Great job getting it all working!
With my mining software, the CPU is responsible for the Searching times and the GPU is responsible for the Trimming times. Those two pipeline stages run in parallel with the CPU searching the remaining edges in the current graph for solutions while the GPU removes the edges that are not part of a cycle in the next graph.
The downside of this pipeline approach is that the first graph for a job will take longer to process since it takes GPU + CPU time to complete. However all remaining graphs for that job then take max(GPU, CPU) time to complete. So ideally you’d want the to adjust the TRIMMING_ROUNDS value until your Searching (CPU) and Trimming (GPU) times are around the same value which would maximize your graphs/second per job over a long enough time since your graphs/second would eventually converge to 1 / max(GPU, CPU).
However, after thinking this through, I don’t think that your mining rate is fast enough to benefit from this pipeline approach.

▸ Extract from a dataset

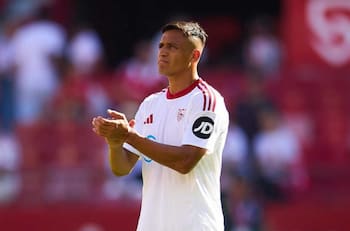 Alexis Sánchez sigue fuera en Sevilla: se perdería el partido contra el Athletic de Bilbao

For example, assuming you reduce your TRIMMING_ROUNDS value until both your Searching and Trimming times are around 53 seconds, then the first graph for a job will take you 53 + 53 = 106 seconds to process while all remaining graphs for that job will take you 53 seconds to process. With Grin block times being on average every 60 seconds, you’ll likely not even finish processing a single graph for the current job by the time the job for the next block is available. So you’ll probably find more non-stale solutions with TRIMMING_ROUNDS=90 than you will with TRIMMING_ROUNDS=25 on your Mac mini M4.
A solution is a valid proof of work that you found for the current block that you are mining. However a solution must have a high enough difficulty to be included as a block in the Grin blockchain. This required threshold difficulty adjusts over time to keep Grin’s average block time around 60 seconds.
Also, my mining software uses at most 4 CPU cores for the edge searching algorithm. The algorithm I used doesn’t scale very well with respect to CPU cores, and I couldn’t find a way to consistently make it faster when using more than 4 CPU cores. And you’re seeing your CPU burst at regular intervals because your TRIMMING_ROUNDS value is resulting in your Searching time being equal to 1/6th of your Trimming time, so the CPU will be idle 5/6th of the time since it’s waiting for the GPU to finish trimming the next graph.